---------- Extract
Verify vs Prove Can the terms "Verify" and "Prove" typically be taken as synonymous when reading math texts or in discussion with mathematicians?
If not equivalent, then what are the definitions of "Verify" and "Prove"? 
 A: "Verify" is weaker than "prove", and a verification usually involves checking a finite number of cases or carrying out some routine calculations.
"Verify Goldbachs' conjecture for all even integers less than 1 million" - tedious but straightforward
"Prove Goldbach's conjecture" - much more difficult !
A: Verify means "check", used when you need to check some details or whether an argument is true (in for example an already given proof).
Prove means that you need to show something is true by finding the argument yourself.
A: I believe there is a difference in common use between ''prove" and ''verify".  To highlight this, I'd like to give an example.
Example
Prove that if $5x-7$ is odd, then $9x-2$ is even for $x \in \mathbb{Z}$.
Proof
Assume that $5x-7$ is odd.  Then $5x-7 = 2n + 1$ for some integer $n$.  One may verify
\begin{equation*}
9x + 2 = (5x-7) + (4x+9) = 2(n + 2x + 5)
\end{equation*}
Because $n + 2x + 5$ is an integer, $9x + 2$ is even.
$\Box$
In this sense, "verifying" $9x+2 = 2(n + 2x + 5)$ is functionally the same as "proving" the result, but it is a matter of algebra.  In other words, I would ask a reader to verify something that is well-known but perhaps tedious, whereas a proof typically requires insights at the level of the course or paper.
Note: This slightly edited example was taken from the excellent textbook Mathematical Proofs: A Transition to Advanced Mathematics by Gary Chartrand, Albert D. Polimeni, and Ping Zhang.  The comments on 'verify' versus 'prove' are my own.
A: Here, while Maths proving a solution and verifying a solution may be synonyms but are literally different.
Verifying means to check as commonly done.
Proving means putting down your own opinion in using any other formulae in your way.
Now hope you all must have understood.
Understood ???
--------------------
---------- Source data
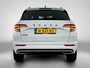 Skoda Karoq 1.5 TSI ACT Sportline Business | CANTON | ELEK.ACHTERKLEP | ADAPTIEF CRUISECONTROL| APPLE CARPLAY | STOELVERWARMING | CAMERA | SFEERVERLICHTING | LED |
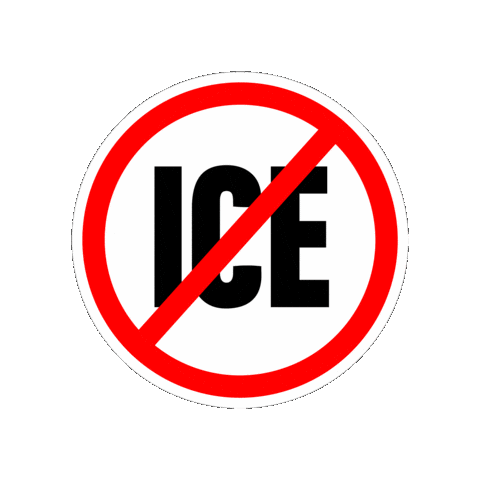 Noice Meltice Sticker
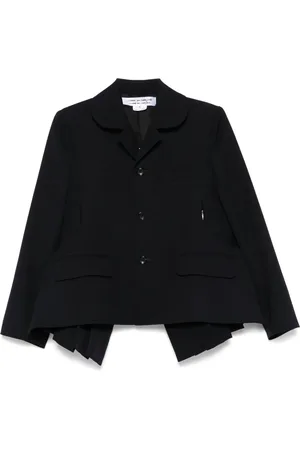 Comme des Garçons Blazer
--------------------
> What you need to do: Reproduce the passage of the verify-versus-prove thread starting at "A: Here, while" and ending at "Understood ???", word for word.

> Expected answer:
A: Here, while Maths proving a solution and verifying a solution may be synonyms but are literally different.
Verifying means to check as commonly done.
Proving means putting down your own opinion in using any other formulae in your way.
Now hope you all must have understood.
Understood ???